Bug 136261

Summary: crm114 support in KMail antispam wizard
Product: [Unmaintained] kmail Reporter: Martin Steigerwald <Martin>
Component: filteringAssignee: kdepim bugs <kdepim-bugs>
Status: RESOLVED WORKSFORME    
Severity: wishlist CC: heri+kde, luigi.toscano, peter.ruskin
Priority: NOR    
Version: unspecified   
Target Milestone: ---   
Platform: Debian testing   
OS: Linux   
Latest Commit: Version Fixed In:
Sentry Crash Report:
Attachments: /etc/kde3/kmail.antispamrc with CRM114 support
patch for kmail.antispamrc to the version from KMail 3.5.5
updated patch for kmail.antispamrc

Description Martin Steigerwald 2006-10-24 22:02:50 UTC
Version:            (using KDE KDE 3.5.5)
Installed from:    Debian testing/unstable Packages
OS:                Linux

Hello,

I set up KMail to work with crm114 (http://crm114.sourceforge.net). crm114 is awesome at discriminating between mails I want and mails I don't want. It way faster than bogofilter and highly accurate after just two days of training.

I set up some filters manually first, but now also started on an new entry for kmail.antispamrc and I thought its about time to give something back to the great KDE project ;-). 
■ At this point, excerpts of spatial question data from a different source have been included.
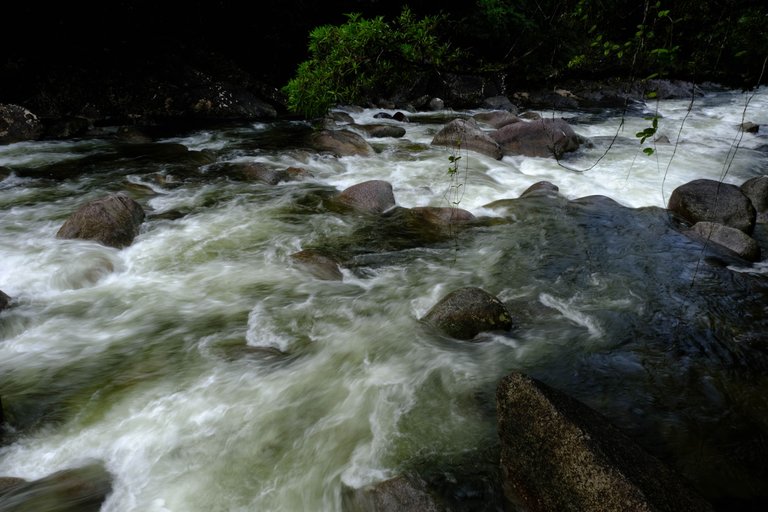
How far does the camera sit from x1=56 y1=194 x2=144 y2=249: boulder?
18.1ft

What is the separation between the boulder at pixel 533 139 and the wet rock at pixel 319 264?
5.94 metres

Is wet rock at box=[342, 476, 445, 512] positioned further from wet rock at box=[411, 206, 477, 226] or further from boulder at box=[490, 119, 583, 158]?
boulder at box=[490, 119, 583, 158]

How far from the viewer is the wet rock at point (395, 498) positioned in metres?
2.46

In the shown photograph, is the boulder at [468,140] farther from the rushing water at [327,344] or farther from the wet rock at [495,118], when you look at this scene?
the wet rock at [495,118]

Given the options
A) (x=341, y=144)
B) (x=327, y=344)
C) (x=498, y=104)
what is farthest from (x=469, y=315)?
(x=498, y=104)

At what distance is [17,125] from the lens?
9.80 metres

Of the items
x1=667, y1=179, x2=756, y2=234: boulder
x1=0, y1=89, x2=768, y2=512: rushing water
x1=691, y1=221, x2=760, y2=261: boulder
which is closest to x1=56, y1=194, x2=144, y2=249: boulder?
x1=0, y1=89, x2=768, y2=512: rushing water

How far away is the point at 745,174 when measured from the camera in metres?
8.88

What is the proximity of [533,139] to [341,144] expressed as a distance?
158 inches

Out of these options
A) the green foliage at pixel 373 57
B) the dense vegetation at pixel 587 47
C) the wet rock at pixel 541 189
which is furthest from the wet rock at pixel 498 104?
the green foliage at pixel 373 57

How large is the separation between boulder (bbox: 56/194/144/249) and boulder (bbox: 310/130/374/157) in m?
4.54

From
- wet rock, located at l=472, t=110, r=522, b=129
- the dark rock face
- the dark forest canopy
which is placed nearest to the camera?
the dark rock face

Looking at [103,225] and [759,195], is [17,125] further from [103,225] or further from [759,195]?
[759,195]

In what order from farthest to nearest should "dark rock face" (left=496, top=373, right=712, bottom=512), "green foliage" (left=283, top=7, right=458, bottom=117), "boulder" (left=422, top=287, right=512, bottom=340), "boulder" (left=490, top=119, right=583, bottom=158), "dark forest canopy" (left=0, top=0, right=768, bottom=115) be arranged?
"dark forest canopy" (left=0, top=0, right=768, bottom=115) < "boulder" (left=490, top=119, right=583, bottom=158) < "boulder" (left=422, top=287, right=512, bottom=340) < "green foliage" (left=283, top=7, right=458, bottom=117) < "dark rock face" (left=496, top=373, right=712, bottom=512)
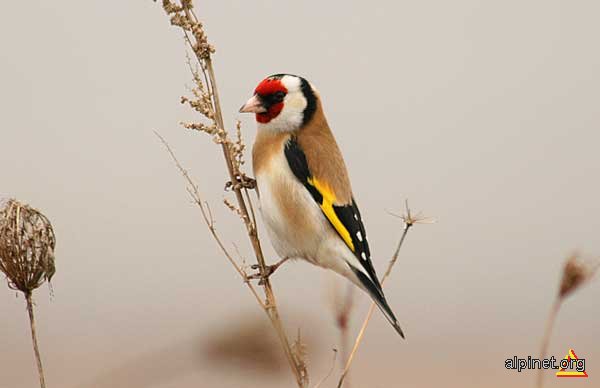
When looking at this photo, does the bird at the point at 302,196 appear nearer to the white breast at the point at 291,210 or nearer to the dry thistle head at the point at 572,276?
the white breast at the point at 291,210

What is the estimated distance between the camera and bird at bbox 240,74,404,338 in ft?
7.27

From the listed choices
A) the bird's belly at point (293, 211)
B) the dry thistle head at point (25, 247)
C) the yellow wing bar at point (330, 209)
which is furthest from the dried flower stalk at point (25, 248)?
the yellow wing bar at point (330, 209)

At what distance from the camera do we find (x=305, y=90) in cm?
240

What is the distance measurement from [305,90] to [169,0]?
0.83 metres

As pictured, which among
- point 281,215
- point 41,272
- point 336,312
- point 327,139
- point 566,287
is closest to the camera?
point 566,287

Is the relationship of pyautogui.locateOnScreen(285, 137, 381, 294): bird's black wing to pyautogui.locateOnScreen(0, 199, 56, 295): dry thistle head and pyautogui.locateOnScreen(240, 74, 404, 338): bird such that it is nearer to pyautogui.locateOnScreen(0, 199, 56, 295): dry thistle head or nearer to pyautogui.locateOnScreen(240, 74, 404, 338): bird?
pyautogui.locateOnScreen(240, 74, 404, 338): bird

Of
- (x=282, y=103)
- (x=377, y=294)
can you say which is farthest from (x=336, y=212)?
(x=282, y=103)

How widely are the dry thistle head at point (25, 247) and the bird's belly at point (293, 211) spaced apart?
0.75m

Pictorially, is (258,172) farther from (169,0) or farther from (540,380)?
(540,380)

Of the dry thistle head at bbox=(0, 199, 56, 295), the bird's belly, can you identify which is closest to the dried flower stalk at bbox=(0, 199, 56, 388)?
the dry thistle head at bbox=(0, 199, 56, 295)

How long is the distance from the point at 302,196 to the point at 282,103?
324 millimetres

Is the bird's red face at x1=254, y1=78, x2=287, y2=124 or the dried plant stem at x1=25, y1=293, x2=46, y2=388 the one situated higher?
the bird's red face at x1=254, y1=78, x2=287, y2=124

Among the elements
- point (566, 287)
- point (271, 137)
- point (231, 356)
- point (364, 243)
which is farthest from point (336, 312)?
point (271, 137)

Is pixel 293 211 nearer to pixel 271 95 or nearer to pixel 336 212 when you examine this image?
pixel 336 212
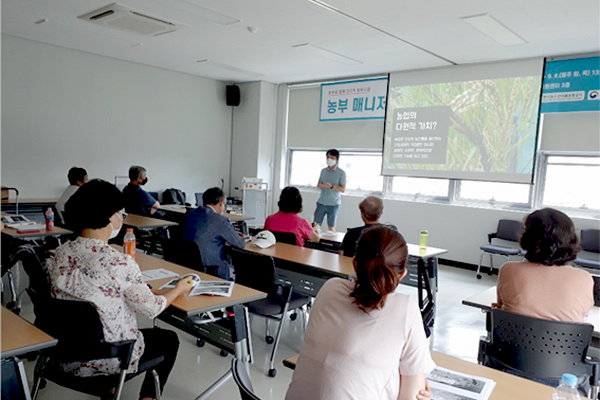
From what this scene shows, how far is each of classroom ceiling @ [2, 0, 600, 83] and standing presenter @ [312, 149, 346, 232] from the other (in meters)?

Its basically working but there are some rough edges I need help with. I attach my complete kmail.antispamrc to this bug. I paste the relevant entry here for writing down the issues I found. So here it is:

[Spamtool #11]
Ident=crm114
Version=1
Priority=20
VisibleName=CRM114
Executeable=/usr/bin/crm
PipeFilterName=CRM114 Check
PipeCmdDetect=crm -u $HOME/.crm114 mailreaver.crm

This directory in the home directory can basically be anywhere, but I think ~/.crm114 is a reasonable default value. crm is a language. The command just tells crm to load the mailreaver.crm script file and switch to $HOME/.crm111 before.

ExecCmdSpam=crm -u $HOME/.crm114 mailreaver.crm --spam
ExecCmdHam=crm -u $HOME/.crm114 mailreaver.crm --good

These are similar. But unfortunately KMail doesn't set those commands for the "Classify as Spam" and "Classify as non Spam" filter. Each filter just makes the mail as spam or ham but does not execute the command I gave above. (I have working filters anyway, the manually created ones;-)

URL=http://crm114.sourceforge.net
DetectionHeader=X-CRM114-Status
DetectionPattern=SPAM
DetectionPattern2=UNSURE

crm114 supports and needs unsure. Cause ideally you only train it errors and mails where it asks you too.

DetectionOnly=0

I am not sure about this one. But I guess when it is not only able to detect, but also learn spam this should be set to zero. Unfortunately I do not find the (incomplete) documentation I read a few hours ago anymore.

UseRegExp=0
ScoreName=CRM114
SupportsUnsure=1

crm114 highly depends on this. I am a bit unsure on how to best handle. I may have missed quite some unsure mails, but now I do it like the anti spam assistant suggests, I filter it do a certain folder. But then I would like KMail to refilter any mail I select as Ham so that I do not have to manually filter them to their proper destinations. Well I can do it manually for now and this would probably be another bug report.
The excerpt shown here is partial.